After four and a half hours of discussion, the City of Fitchburg voted to keep the Boys and Girls Clubs on Allied Drive’s funding in their operating budget.

The City of Fitchburg’s 2017 proposed executive budget includes an allocation of $50,000 to the Boys and Girls Club of Dane County to transport and feed kids at its Allied Drive location. A proposed amendment would have removed that funding from the budget and placed the money, along with $10,000 allocated for Badger Prairie Needs Network, into a fund administered by the eight-member Community Economic Development Authority (CEDA), which would then decide how to allocate that money. The vote on that amendment failed.

“I think it was unfortunate that we even had to go through all that,” Boys and Girls Club President and CEO Michael Johnson tells Madison365. “The original amendment was very clear and would have called on us to compete for funding that we already got every year.

Michael Johnson
Michael Johnson

“The City [of Fitchburg] came to us five years ago and said the Parks and Recreation Department didn’t have the capacity to provide these services and told us that we were actually saving them money because we were here,” Johnson adds. “They said, ‘you’re actually providing the services because you are here and we want to help pay our fair share like the city of Madison does.’”

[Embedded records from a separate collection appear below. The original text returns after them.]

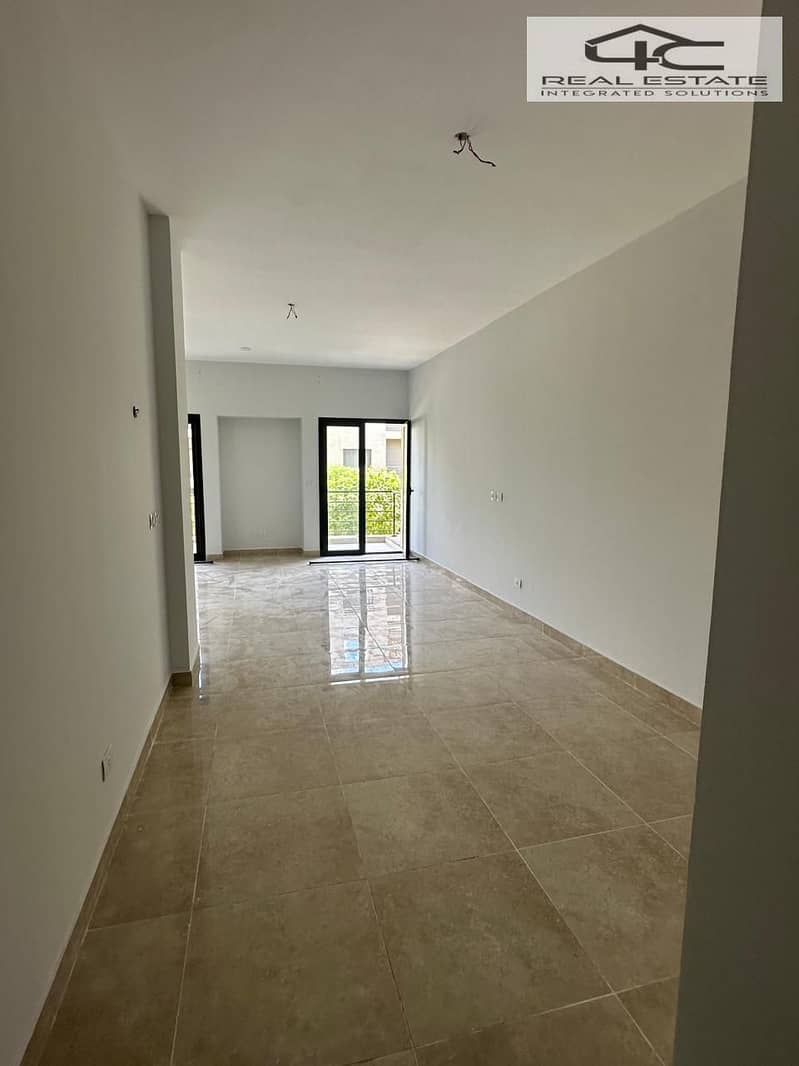 5 WhatsApp Image 2024-11-11 at 2.22. 03 PM (3). jpeg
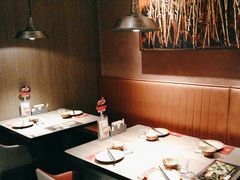 -青年公社烤鸭(姚家园万象汇店)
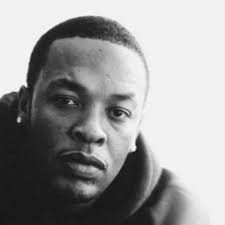 Stream Rory Barry music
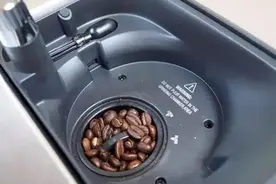 买家电 | 告诉你怎样在家就能喝到一杯好咖啡图片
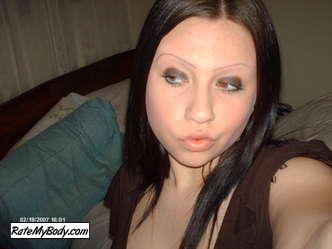 luvitintheass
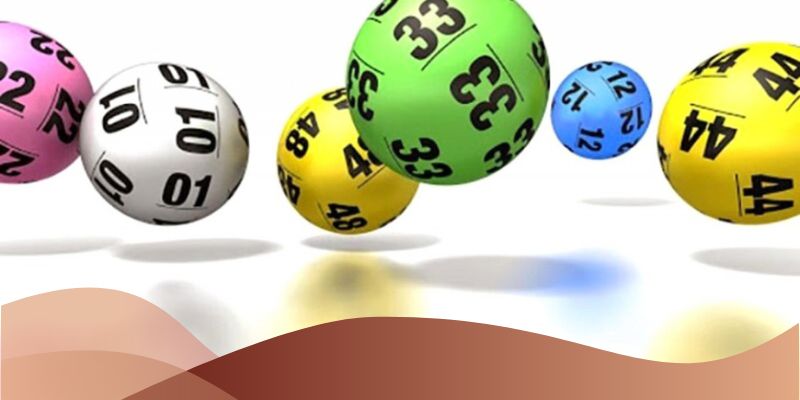 Xổ số điện toán Hitclub với thể lệ chơi đơn giản, dễ trúng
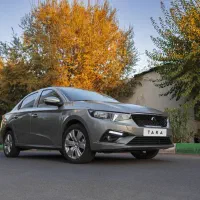 تارا اتومات /صفر و خشک /تحویل فوری|خودرو سواری و وانت|تهران, سازمان آب|دیوار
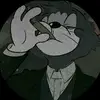 Fermín Ortiz,🍺 - @mmmm122973 - TikTok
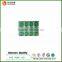 Smart Bes bitcoin miner circuit board 94vo pcb board FR4 CEM OSP ROHS PCB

A large crowd of 256 Boys and Girls Club of Dane County supporters overflowed the City of Fitchburg meeting last night opposing the budget amendment that would pull funding from the club. Many of the testimonials got very personal and very heartfelt.

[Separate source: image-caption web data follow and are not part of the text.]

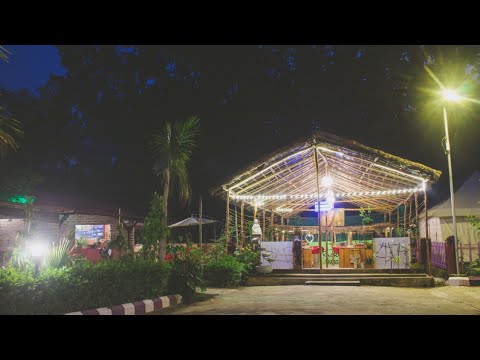 Arnav Bahuguna Away from crowd || Dehradun, Uttarakhand, India. Ad Film by Arnav Bahuguna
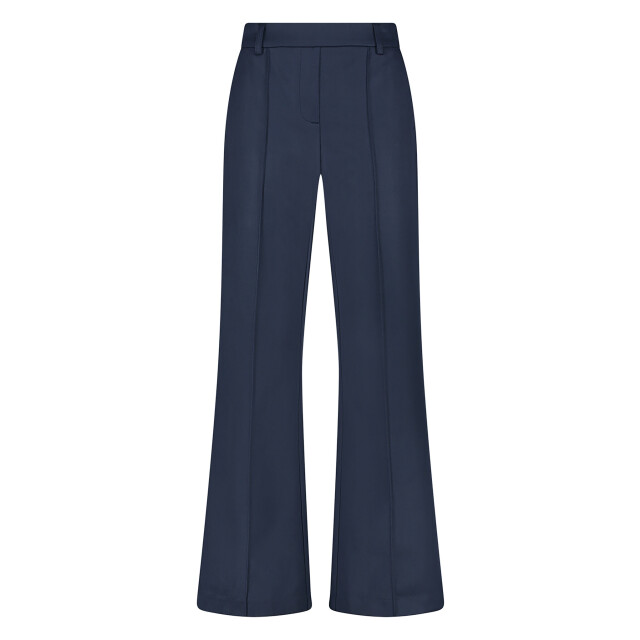 Nukus Nks09008 jill pants scuba NKS09008 Jill Pants Scuba large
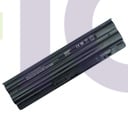 Bateria HP CQ35 10.8 4400mAh/48Wh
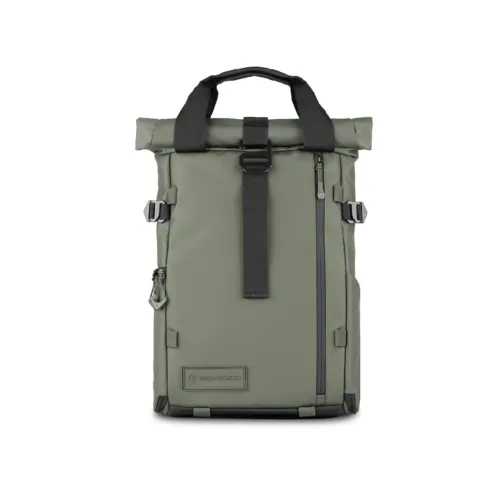 wandrd_prvke_photo_bundle_rugzak_v4_wasatch_green_15l_0.webp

“There were CEOs of Fitchburg businesses, Boys and Girls Club alumni, grassroots community leaders, and undocumented Latino students who spoke of their support,” says Johnson. “It was amazing. It was my understanding that they’ve never had that many people come out to oppose an amendment like that.”

Johnson says the $50,000 for them in the budget represents 18 percent of the club’s operating budget. “We provided 17,000 meals last year. I would either have to cut the number of meals that I was serving kids,” he said. “I would have to cut tutorial support or staff and I would have had to cut some of our transportation routes of kids that we pick up from school.”

After the initial amendment failed. Alder Patrick Stern introduced an amendment with new funding without any policy changes which every alder voted in favor of except for Alder Julia Arata-Fratta.

Arata-Fratta feels like she has been misunderstood and misrepresented during this whole debate.

Julia Arata-Fratta
Julia Arata-Fratta

“What I am trying to do is to have a process because this is taxpayer money,” Arata-Fratta tells Madison365. “My duty as an alder is to monitor the taxpayer money. We are simply trying to move the fund from a general fund to a grant fund and then every organization goes through a process. We don’t have that now.

“We need to have a transparent process for this. Every organization when they go to look for money, they go through a grant process. There is a procedure. This is what I tried to do, and people took it all the wrong way,” she adds. “This is Fitchburg taxpayer money. It’s levy money. We believe in the mission of the Boys and Girls Club. Nobody is against them, but we need to have a process.”

Arata-Fratta feels that she and other alders were the victim of an intimidation campaign and is saddened by the accusations that have been levied against her on social media, the past few days especially. “That was no good. You know me and you know my work with Latino Chamber and in the Latino community. I work for minority rights. I am part of that,” she says. “I’m disappointed. I just want to be clear, though. I don’t want to defund anything. I just want to have a transparent process. We need to have checks and balances.”

With this behind him, Johnson says that he will begin to advocate for the Fitchburg Fire station (#2) to be turned into a community center. “The fire department I believe is moving out in July. It’s a beautiful building and it’s in a residential area,” he says. “We are going to lobby the Council to, instead of building a new community center, use that as a community center and to be able to serve all of those kids at King James Way.”